* **EXTRACT PROVIDED**:
_____

Post by Alunissage »

Yeah, the abandonment is what I meant by evacuated. Not bloody likely that Zophar or anyone else in power there would be interested in saving lives.

And yeah, we know Mauri was drugged and brainwashed, and that she then did the same to others, who would basically be innocents. So how do you tell when someone is doing evil because of that or because they choose to be evil (venal, greedy, etc) and get into Pentagulia on that basis?

Surprise, surprise, I just happen to have transcribed a not-inconsiderable chunk of EBC's Pentagulia dialogue from when Hiro first arrives there. I don't have the HP to do much (seriously, have had flu for a week), but here are a couple of quotes:

First house to right (at dock level)
Priest in red: We are of The Chosen, so it is only natural that we be given our every desire. I wonder if I asked the Goddess to be made a god if she would grant THAT wish? A new god…yessssss. That would be sweet. Heh, heh, heh…

Blue-haired woman in bedroom: I’m sick and tired of hearing how great Ghaleon is! Don’t they remember that he once tried to destroy our world?
- I’m starting a covert anti-Ghaleon campaign. The first order of business will be to get him barred from Pentagulia.

_____

* **PROVIDED RECORDS**:
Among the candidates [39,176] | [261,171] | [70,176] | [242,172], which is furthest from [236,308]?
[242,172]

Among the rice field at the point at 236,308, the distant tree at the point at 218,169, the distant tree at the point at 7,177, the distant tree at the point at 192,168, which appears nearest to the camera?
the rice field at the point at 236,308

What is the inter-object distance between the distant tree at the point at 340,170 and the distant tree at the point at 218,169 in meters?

_____

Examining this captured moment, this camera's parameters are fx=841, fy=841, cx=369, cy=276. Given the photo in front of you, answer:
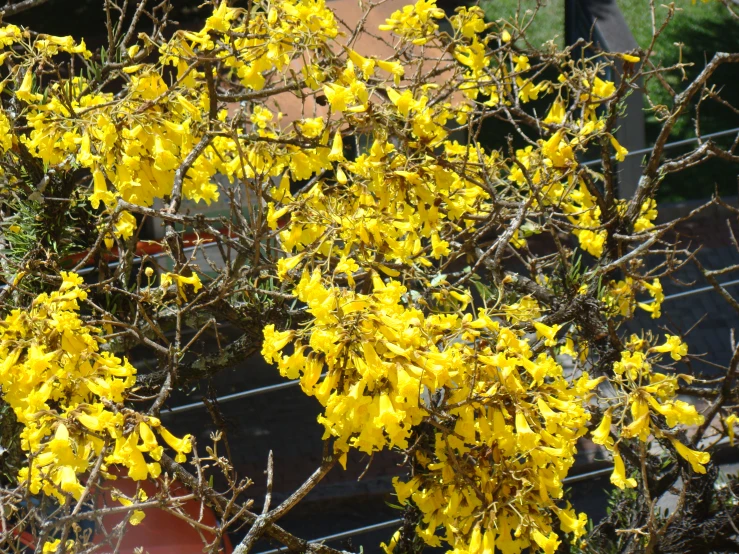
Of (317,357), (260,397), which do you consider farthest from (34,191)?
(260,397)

_____

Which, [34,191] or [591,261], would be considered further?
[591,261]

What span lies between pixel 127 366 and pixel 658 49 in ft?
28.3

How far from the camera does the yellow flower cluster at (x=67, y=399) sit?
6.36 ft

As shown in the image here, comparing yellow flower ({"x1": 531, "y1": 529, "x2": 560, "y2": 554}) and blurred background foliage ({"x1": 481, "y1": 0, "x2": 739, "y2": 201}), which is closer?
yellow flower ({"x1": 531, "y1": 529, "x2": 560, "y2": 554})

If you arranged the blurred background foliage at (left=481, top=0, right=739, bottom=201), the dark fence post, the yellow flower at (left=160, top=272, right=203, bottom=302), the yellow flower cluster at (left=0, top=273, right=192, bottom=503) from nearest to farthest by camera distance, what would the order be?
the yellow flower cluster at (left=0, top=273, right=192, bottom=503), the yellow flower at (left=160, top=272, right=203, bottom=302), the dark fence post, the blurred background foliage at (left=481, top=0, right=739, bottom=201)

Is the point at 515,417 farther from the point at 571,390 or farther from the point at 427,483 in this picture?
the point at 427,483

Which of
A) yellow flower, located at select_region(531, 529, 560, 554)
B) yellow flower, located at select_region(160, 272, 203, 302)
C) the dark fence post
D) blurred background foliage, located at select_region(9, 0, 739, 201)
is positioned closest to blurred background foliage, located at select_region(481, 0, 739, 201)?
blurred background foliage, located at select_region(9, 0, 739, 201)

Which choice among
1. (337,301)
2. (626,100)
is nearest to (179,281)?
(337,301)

_____

* **PROBLEMS TO WORK ON**:
a) Translate the sentence "Don’t they remember that he once tried to destroy our world?" from the forum post about Pentagulia into Spanish.
b) Resume the forum post about Pentagulia after its final sentence and carry it forward.

* **RESPONSES FOR EACH TASK**:
a) ¿No recuerdan que una vez intentó destruir nuestro mundo?

b)
Front brown-haired woman: I haven’t seen you before. So tell me, when did you get in? How long do you plan to stay in our holy city? Did you bring everything you need? Is there anything I can do for you?
- Back so soon? How long do you plan to stay in the Holy City?

Back house on left
Woman (?) in blue near door: Even though the Goddess was reborn to our world, …she still relies on the power of the Dragonmaster for protection. ... At least, that’s what I heard…
- Not too long ago, I was a shy person who people made fun of. Now I’m a powerful and respected priest. Life is good! Heh, heh, heh!

Brown-haired woman in right room: Althena is performing some secret ceremony here in Pentagulia right now… If that goes well, this place will become more happy and wonderful than ever!

Man in ivory: Long ago, they said this world was a barren, place, without water or air. And yet, it was reborn as a blessed world of abundance by the power of Althena. We really are fortunate.
- I really feel we can’t thank Althena enough for all she’s done for us.

--
So, what I'm seeing here is a mix of actual devotion and selfishness. The rest of it is a similar mix.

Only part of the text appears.